**TASK TO COMPLETE**:
Print each record exactly, with no word added or removed.

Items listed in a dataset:
────────────────────

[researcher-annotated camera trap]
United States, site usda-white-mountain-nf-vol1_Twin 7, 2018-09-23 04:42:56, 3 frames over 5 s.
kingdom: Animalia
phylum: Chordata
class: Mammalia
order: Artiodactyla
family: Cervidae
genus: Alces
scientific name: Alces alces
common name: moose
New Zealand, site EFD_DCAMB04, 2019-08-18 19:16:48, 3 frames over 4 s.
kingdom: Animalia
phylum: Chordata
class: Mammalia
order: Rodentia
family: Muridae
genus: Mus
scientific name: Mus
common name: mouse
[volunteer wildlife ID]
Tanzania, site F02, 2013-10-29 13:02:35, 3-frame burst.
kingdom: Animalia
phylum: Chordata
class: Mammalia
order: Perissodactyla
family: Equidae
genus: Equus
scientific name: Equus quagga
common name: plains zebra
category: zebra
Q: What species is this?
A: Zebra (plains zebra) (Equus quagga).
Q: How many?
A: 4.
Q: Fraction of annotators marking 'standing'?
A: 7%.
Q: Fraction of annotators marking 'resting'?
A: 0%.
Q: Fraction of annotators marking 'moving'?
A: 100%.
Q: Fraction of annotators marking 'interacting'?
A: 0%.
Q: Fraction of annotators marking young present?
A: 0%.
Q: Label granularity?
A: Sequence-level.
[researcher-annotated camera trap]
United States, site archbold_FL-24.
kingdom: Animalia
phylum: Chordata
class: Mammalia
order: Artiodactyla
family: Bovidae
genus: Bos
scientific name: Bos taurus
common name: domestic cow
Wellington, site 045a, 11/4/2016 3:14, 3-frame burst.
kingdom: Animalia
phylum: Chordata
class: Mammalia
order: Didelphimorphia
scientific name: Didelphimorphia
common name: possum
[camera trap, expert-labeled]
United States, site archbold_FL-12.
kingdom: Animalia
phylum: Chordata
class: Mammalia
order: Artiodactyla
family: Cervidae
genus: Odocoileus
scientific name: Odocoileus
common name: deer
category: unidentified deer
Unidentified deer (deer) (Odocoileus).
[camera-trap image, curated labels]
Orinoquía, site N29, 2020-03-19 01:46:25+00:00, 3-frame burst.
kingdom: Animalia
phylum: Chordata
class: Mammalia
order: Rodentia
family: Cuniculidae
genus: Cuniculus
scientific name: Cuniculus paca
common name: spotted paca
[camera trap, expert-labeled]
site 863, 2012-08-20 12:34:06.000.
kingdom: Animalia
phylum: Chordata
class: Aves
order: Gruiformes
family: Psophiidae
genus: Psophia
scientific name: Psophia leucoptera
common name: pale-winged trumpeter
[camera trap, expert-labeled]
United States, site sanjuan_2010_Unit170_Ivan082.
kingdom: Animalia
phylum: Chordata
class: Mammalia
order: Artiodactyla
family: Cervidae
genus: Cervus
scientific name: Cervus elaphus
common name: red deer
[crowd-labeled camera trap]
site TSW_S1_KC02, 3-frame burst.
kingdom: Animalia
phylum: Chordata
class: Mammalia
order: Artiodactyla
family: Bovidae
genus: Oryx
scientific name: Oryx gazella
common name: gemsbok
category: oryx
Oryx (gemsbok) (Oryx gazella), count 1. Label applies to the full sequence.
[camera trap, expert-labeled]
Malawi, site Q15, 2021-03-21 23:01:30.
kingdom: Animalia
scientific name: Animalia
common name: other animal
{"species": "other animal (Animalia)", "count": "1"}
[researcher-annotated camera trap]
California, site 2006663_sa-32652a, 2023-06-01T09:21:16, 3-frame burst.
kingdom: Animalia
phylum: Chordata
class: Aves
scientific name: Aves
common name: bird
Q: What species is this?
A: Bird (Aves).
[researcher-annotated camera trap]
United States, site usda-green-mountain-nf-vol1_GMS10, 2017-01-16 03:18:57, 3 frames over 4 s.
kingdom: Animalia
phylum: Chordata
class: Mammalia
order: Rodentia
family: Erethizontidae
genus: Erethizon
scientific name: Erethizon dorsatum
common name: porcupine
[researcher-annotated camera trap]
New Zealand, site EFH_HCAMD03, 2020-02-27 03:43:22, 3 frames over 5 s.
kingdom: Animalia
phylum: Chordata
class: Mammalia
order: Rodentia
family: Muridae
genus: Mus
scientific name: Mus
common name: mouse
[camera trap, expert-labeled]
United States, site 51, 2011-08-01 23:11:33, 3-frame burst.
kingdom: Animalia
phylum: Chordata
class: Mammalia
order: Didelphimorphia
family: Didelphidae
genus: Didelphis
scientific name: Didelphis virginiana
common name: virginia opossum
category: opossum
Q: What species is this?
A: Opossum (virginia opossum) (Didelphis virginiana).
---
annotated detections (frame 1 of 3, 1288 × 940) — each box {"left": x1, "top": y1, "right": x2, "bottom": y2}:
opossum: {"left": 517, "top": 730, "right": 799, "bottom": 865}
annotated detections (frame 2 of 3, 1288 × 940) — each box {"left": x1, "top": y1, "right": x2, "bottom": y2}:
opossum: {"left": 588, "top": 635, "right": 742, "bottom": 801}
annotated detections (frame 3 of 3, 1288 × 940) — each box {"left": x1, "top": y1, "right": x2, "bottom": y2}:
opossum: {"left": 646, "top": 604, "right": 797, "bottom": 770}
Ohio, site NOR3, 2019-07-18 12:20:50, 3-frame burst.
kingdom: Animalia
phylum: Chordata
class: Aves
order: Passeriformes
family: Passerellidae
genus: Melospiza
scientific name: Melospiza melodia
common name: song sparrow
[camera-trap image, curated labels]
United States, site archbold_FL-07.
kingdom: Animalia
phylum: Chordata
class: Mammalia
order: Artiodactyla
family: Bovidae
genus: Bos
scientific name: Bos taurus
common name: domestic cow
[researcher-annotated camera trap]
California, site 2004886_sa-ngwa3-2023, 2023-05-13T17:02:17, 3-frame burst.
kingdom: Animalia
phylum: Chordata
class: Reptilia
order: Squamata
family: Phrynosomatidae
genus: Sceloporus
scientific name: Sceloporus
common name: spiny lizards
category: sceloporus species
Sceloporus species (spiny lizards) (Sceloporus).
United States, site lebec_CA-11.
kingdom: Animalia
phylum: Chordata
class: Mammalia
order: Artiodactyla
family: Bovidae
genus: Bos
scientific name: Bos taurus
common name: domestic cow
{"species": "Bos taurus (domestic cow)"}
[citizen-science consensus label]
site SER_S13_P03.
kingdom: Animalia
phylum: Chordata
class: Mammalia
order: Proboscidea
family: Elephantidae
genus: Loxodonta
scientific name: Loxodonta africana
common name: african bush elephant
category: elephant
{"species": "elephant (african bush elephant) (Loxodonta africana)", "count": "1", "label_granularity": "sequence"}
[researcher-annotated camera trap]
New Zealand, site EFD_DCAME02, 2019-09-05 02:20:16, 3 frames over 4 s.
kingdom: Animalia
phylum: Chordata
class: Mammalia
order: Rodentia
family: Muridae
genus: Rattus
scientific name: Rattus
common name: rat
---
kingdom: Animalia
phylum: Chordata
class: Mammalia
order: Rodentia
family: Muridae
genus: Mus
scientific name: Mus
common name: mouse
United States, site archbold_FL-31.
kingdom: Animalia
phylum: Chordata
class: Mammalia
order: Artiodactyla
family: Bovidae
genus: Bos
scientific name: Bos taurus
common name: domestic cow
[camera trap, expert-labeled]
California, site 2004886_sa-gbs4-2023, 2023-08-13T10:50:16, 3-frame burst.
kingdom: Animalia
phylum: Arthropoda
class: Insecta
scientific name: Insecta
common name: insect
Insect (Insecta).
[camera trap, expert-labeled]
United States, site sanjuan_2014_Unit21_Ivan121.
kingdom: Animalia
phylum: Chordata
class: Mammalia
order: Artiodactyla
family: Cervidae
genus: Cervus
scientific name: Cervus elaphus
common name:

────────────────────

**RESPONSE BOX**:
[researcher-annotated camera trap]
United States, site usda-white-mountain-nf-vol1_Twin 7, 2018-09-23 04:42:56, 3 frames over 5 s.
kingdom: Animalia
phylum: Chordata
class: Mammalia
order: Artiodactyla
family: Cervidae
genus: Alces
scientific name: Alces alces
common name: moose
New Zealand, site EFD_DCAMB04, 2019-08-18 19:16:48, 3 frames over 4 s.
kingdom: Animalia
phylum: Chordata
class: Mammalia
order: Rodentia
family: Muridae
genus: Mus
scientific name: Mus
common name: mouse
[volunteer wildlife ID]
Tanzania, site F02, 2013-10-29 13:02:35, 3-frame burst.
kingdom: Animalia
phylum: Chordata
class: Mammalia
order: Perissodactyla
family: Equidae
genus: Equus
scientific name: Equus quagga
common name: plains zebra
category: zebra
Q: What species is this?
A: Zebra (plains zebra) (Equus quagga).
Q: How many?
A: 4.
Q: Fraction of annotators marking 'standing'?
A: 7%.
Q: Fraction of annotators marking 'resting'?
A: 0%.
Q: Fraction of annotators marking 'moving'?
A: 100%.
Q: Fraction of annotators marking 'interacting'?
A: 0%.
Q: Fraction of annotators marking young present?
A: 0%.
Q: Label granularity?
A: Sequence-level.
[researcher-annotated camera trap]
United States, site archbold_FL-24.
kingdom: Animalia
phylum: Chordata
class: Mammalia
order: Artiodactyla
family: Bovidae
genus: Bos
scientific name: Bos taurus
common name: domestic cow
Wellington, site 045a, 11/4/2016 3:14, 3-frame burst.
kingdom: Animalia
phylum: Chordata
class: Mammalia
order: Didelphimorphia
scientific name: Didelphimorphia
common name: possum
[camera trap, expert-labeled]
United States, site archbold_FL-12.
kingdom: Animalia
phylum: Chordata
class: Mammalia
order: Artiodactyla
family: Cervidae
genus: Odocoileus
scientific name: Odocoileus
common name: deer
category: unidentified deer
Unidentified deer (deer) (Odocoileus).
[camera-trap image, curated labels]
Orinoquía, site N29, 2020-03-19 01:46:25+00:00, 3-frame burst.
kingdom: Animalia
phylum: Chordata
class: Mammalia
order: Rodentia
family: Cuniculidae
genus: Cuniculus
scientific name: Cuniculus paca
common name: spotted paca
[camera trap, expert-labeled]
site 863, 2012-08-20 12:34:06.000.
kingdom: Animalia
phylum: Chordata
class: Aves
order: Gruiformes
family: Psophiidae
genus: Psophia
scientific name: Psophia leucoptera
common name: pale-winged trumpeter
[camera trap, expert-labeled]
United States, site sanjuan_2010_Unit170_Ivan082.
kingdom: Animalia
phylum: Chordata
class: Mammalia
order: Artiodactyla
family: Cervidae
genus: Cervus
scientific name: Cervus elaphus
common name: red deer
[crowd-labeled camera trap]
site TSW_S1_KC02, 3-frame burst.
kingdom: Animalia
phylum: Chordata
class: Mammalia
order: Artiodactyla
family: Bovidae
genus: Oryx
scientific name: Oryx gazella
common name: gemsbok
category: oryx
Oryx (gemsbok) (Oryx gazella), count 1. Label applies to the full sequence.
[camera trap, expert-labeled]
Malawi, site Q15, 2021-03-21 23:01:30.
kingdom: Animalia
scientific name: Animalia
common name: other animal
{"species": "other animal (Animalia)", "count": "1"}
[researcher-annotated camera trap]
California, site 2006663_sa-32652a, 2023-06-01T09:21:16, 3-frame burst.
kingdom: Animalia
phylum: Chordata
class: Aves
scientific name: Aves
common name: bird
Q: What species is this?
A: Bird (Aves).
[researcher-annotated camera trap]
United States, site usda-green-mountain-nf-vol1_GMS10, 2017-01-16 03:18:57, 3 frames over 4 s.
kingdom: Animalia
phylum: Chordata
class: Mammalia
order: Rodentia
family: Erethizontidae
genus: Erethizon
scientific name: Erethizon dorsatum
common name: porcupine
[researcher-annotated camera trap]
New Zealand, site EFH_HCAMD03, 2020-02-27 03:43:22, 3 frames over 5 s.
kingdom: Animalia
phylum: Chordata
class: Mammalia
order: Rodentia
family: Muridae
genus: Mus
scientific name: Mus
common name: mouse
[camera trap, expert-labeled]
United States, site 51, 2011-08-01 23:11:33, 3-frame burst.
kingdom: Animalia
phylum: Chordata
class: Mammalia
order: Didelphimorphia
family: Didelphidae
genus: Didelphis
scientific name: Didelphis virginiana
common name: virginia opossum
category: opossum
Q: What species is this?
A: Opossum (virginia opossum) (Didelphis virginiana).
---
annotated detections (frame 1 of 3, 1288 × 940) — each box {"left": x1, "top": y1, "right": x2, "bottom": y2}:
opossum: {"left": 517, "top": 730, "right": 799, "bottom": 865}
annotated detections (frame 2 of 3, 1288 × 940) — each box {"left": x1, "top": y1, "right": x2, "bottom": y2}:
opossum: {"left": 588, "top": 635, "right": 742, "bottom": 801}
annotated detections (frame 3 of 3, 1288 × 940) — each box {"left": x1, "top": y1, "right": x2, "bottom": y2}:
opossum: {"left": 646, "top": 604, "right": 797, "bottom": 770}
Ohio, site NOR3, 2019-07-18 12:20:50, 3-frame burst.
kingdom: Animalia
phylum: Chordata
class: Aves
order: Passeriformes
family: Passerellidae
genus: Melospiza
scientific name: Melospiza melodia
common name: song sparrow
[camera-trap image, curated labels]
United States, site archbold_FL-07.
kingdom: Animalia
phylum: Chordata
class: Mammalia
order: Artiodactyla
family: Bovidae
genus: Bos
scientific name: Bos taurus
common name: domestic cow
[researcher-annotated camera trap]
California, site 2004886_sa-ngwa3-2023, 2023-05-13T17:02:17, 3-frame burst.
kingdom: Animalia
phylum: Chordata
class: Reptilia
order: Squamata
family: Phrynosomatidae
genus: Sceloporus
scientific name: Sceloporus
common name: spiny lizards
category: sceloporus species
Sceloporus species (spiny lizards) (Sceloporus).
United States, site lebec_CA-11.
kingdom: Animalia
phylum: Chordata
class: Mammalia
order: Artiodactyla
family: Bovidae
genus: Bos
scientific name: Bos taurus
common name: domestic cow
{"species": "Bos taurus (domestic cow)"}
[citizen-science consensus label]
site SER_S13_P03.
kingdom: Animalia
phylum: Chordata
class: Mammalia
order: Proboscidea
family: Elephantidae
genus: Loxodonta
scientific name: Loxodonta africana
common name: african bush elephant
category: elephant
{"species": "elephant (african bush elephant) (Loxodonta africana)", "count": "1", "label_granularity": "sequence"}
[researcher-annotated camera trap]
New Zealand, site EFD_DCAME02, 2019-09-05 02:20:16, 3 frames over 4 s.
kingdom: Animalia
phylum: Chordata
class: Mammalia
order: Rodentia
family: Muridae
genus: Rattus
scientific name: Rattus
common name: rat
---
kingdom: Animalia
phylum: Chordata
class: Mammalia
order: Rodentia
family: Muridae
genus: Mus
scientific name: Mus
common name: mouse
United States, site archbold_FL-31.
kingdom: Animalia
phylum: Chordata
class: Mammalia
order: Artiodactyla
family: Bovidae
genus: Bos
scientific name: Bos taurus
common name: domestic cow
[camera trap, expert-labeled]
California, site 2004886_sa-gbs4-2023, 2023-08-13T10:50:16, 3-frame burst.
kingdom: Animalia
phylum: Arthropoda
class: Insecta
scientific name: Insecta
common name: insect
Insect (Insecta).
[camera trap, expert-labeled]
United States, site sanjuan_2014_Unit21_Ivan121.
kingdom: Animalia
phylum: Chordata
class: Mammalia
order: Artiodactyla
family: Cervidae
genus: Cervus
scientific name: Cervus elaphus
common name:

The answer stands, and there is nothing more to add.